Sunday, October 2, 2011

Ki Tetze 5771

Since few—if any—readers own donkeys or oxen, why bother to consider one of the verses in Parashat Ki Tetze:  “You shall not plow with an ox and a donkey together” (Deuteronomy 22:10)?  Since we’ll never have occasion to do such a thing, perhaps the verse is meaningless to us.

But before we dismiss it, let’s consider the verse more closely—particularly since, as non-farmers, we might not understand it fully.  Why not yoke the ox and the donkey together?  Not because of diminished productivity (that is, the farmer’s lost earnings), but rather out of concern for the animals’ welfare.  An ox and a donkey are of substantially unequal strengths.  If they are yoked together, they will draw at different paces.  They will be able to work for different amounts of time.  One might be dragged along, exhausted.  The unbalanced yoke might cut them.  It isn’t humane to form a partnership of two such mismatched animals.

For which creature should we be primarily concerned?  Is it the brawny ox, who can’t accomplish as much if tethered to the smaller donkey?  Or for the donkey, who works extra hard just to keep up, who has to rush so as not to be strangled?  The Jewish concern is primarily for the donkey, that is, the underdog.

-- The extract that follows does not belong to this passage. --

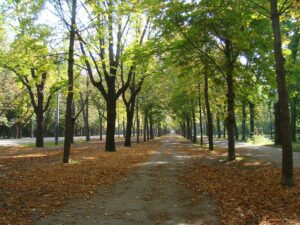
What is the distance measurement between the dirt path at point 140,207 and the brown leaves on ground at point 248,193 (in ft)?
1.41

The central narrative of the Jewish people is the Exodus:  our slavery in Egypt, and our release into freedom and covenant.  It is this story that makes us who we are.  We re-tell it when we pray, between conclusion of V’ahavta (“I am Adonai your God, who led you out of Egypt to be your God…”) and Michamocha, our song of redemption.  At Passover, we don’t just re-tell it—we experience it anew through culinary reenactment (“in every generation, each person is obligated to regard him or herself as though s/he had actually gone forth out of Egypt”).  We do this not only so that we will value our freedom, but also to remember our slavery.  We want the taste of maror, of bitterness, in our mouths so that we will know what misery feels like.  Why?  So that we will perpetually be on the side of the underdog, the powerless, the voiceless, the downtrodden … the donkey.  That is what it means to be a Jew. 

From an “irrelevant” statement about mismatched farm animals, we can discern the central principle of Judaism.